**Directions:**
Copy out the text of the records below word for word, leaving out the pictures.

+--

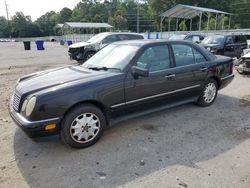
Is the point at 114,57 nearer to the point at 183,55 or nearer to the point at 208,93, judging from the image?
the point at 183,55

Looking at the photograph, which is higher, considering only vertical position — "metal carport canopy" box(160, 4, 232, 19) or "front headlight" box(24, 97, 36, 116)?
"metal carport canopy" box(160, 4, 232, 19)

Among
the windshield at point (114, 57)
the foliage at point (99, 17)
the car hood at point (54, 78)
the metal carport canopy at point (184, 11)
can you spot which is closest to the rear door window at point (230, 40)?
the windshield at point (114, 57)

+--

**Exercise solution:**
Is the point at 114,57 nearer to the point at 183,55 or nearer to the point at 208,93, judging from the image?
the point at 183,55

Looking at the photograph, which is higher, considering only vertical position — "metal carport canopy" box(160, 4, 232, 19) or "front headlight" box(24, 97, 36, 116)?
"metal carport canopy" box(160, 4, 232, 19)

Among
the windshield at point (114, 57)
the foliage at point (99, 17)
the car hood at point (54, 78)
the metal carport canopy at point (184, 11)
can you spot which is closest to the rear door window at point (230, 40)?
the windshield at point (114, 57)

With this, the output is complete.